São produtos que exercem fascínio. É todo um imaginário que um designer tem de considerar quando projeta uma joia. Não é só uma questão funcional, ela te reposiciona. O Google foi muito sagaz em trazer alguém que sabe muito bem como despertar sentimento, emoção, atração e conexão

Por isso, avalia a professora, ir a Milão, em uma feira de design, é também estratégico. "Ela vai a campo para entender as diferentes interfaces de relacionamento com o público. É uma forma de construir uma relação da marca com seus consumidores. É uma empresa que já tem isso muito forte do ponto de vista das aplicações, dos mecanismos de busca. Agora eles também precisam desenvolver uma linha de hardware de maneira consistente."

Essa reconfiguração tem impacto também na arquitetura da empresa. Literalmente.

Campus Google São Paulo - Divulgação - Divulgação
Campus São Paulo do Google
Imagem: Divulgação

Com seis pavimentos, o Campus São Paulo do Google, localizado no bairro do Paraíso, tem LEED --a melhor certificação para edificações "verdes", isto é, sustentáveis ambientalmente-- e espaços abertos ao público, que convivem com áreas dedicadas a programas de startups da empresa e seus parceiros.

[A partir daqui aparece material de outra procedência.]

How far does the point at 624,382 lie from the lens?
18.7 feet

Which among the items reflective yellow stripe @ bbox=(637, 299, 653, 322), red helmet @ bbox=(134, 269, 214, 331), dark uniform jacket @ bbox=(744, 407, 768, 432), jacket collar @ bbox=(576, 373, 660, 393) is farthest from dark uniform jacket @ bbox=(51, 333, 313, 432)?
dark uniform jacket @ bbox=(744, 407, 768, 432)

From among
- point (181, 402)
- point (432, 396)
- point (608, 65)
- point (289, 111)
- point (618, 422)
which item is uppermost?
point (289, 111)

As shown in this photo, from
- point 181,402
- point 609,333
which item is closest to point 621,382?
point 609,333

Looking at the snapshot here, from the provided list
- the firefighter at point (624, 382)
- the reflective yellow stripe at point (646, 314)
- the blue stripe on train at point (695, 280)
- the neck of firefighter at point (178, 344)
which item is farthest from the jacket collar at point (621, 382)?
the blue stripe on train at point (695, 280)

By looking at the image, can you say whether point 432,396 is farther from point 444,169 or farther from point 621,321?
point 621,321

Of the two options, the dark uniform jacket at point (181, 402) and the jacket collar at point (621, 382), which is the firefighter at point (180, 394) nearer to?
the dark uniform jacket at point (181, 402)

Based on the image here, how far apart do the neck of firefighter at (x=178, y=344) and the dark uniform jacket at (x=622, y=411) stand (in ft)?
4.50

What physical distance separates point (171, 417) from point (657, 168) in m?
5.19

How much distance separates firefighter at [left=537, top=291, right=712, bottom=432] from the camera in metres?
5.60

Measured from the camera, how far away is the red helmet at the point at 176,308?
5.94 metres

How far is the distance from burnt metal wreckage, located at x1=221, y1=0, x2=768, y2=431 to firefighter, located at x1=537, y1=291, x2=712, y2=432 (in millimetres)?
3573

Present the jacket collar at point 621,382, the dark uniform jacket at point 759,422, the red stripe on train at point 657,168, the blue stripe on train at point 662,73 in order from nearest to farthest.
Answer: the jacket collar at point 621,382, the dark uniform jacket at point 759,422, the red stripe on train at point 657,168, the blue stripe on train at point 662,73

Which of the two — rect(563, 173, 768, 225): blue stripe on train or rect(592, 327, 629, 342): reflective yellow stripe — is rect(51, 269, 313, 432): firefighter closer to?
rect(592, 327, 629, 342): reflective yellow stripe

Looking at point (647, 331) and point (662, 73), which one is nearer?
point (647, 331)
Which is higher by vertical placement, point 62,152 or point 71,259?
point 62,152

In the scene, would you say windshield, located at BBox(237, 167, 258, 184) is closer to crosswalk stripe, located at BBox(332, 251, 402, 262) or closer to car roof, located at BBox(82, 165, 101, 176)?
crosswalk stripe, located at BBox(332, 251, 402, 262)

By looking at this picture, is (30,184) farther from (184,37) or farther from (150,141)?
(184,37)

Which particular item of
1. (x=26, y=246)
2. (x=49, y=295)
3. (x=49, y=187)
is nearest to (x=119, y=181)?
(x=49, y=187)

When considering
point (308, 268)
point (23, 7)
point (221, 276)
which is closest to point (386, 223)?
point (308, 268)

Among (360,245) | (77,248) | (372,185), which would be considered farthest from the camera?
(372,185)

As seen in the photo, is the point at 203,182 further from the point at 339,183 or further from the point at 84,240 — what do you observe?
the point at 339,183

A decoração é inspirada no conceito "selva de pedra" e contém diversos elementos da cultura paulistana, como a Virada Cultural e a festa da Achiropita.

"Se antigamente os escritórios tentavam parecer casas, hoje é um caminho que parece uma universidade, com áreas apropriadas para cada tipo de uso. Vemos um cuidado com os próprios funcionários, com noções de conforto térmico e acústica. Eles só vão se locomover até lá se for um lugar especial, com diferentes salas de reuniões, como salas de brainstorming", explica Lula Gouveia, arquiteto do Superlimão Studio, que desenvolveu o projeto do Campus São Paulo.

Segundo ele, a ideia de escritório está mudando completamente --e são as empresas de tecnologia que lideram esta transformação.

Quando, portanto, alguém se questionar como um antigo site de buscas está ajudando a reconfigurar o mundo, a resposta não estará só na tela do computador ou do smartphone. Estará no desenho das casas, dos aparelhos, e das salas de reunião.

Na definição da revista Elle Decor, esse novo mundo Google é "surpreendentemente feminino e discreto" e busca "promover uma nova tecnologia que não pretende dominar nossas vidas, mas se integrar a elas".

Como resumiu Ivy Ross, em entrevista ao site Dezeen, "os objetos que você escolhe afetam seu bem-estar e seu corpo, e o fato de que a neurociência está provando isso é emocionante para nós".

Parece uma carta de princípios do estilo Made by Google. E é.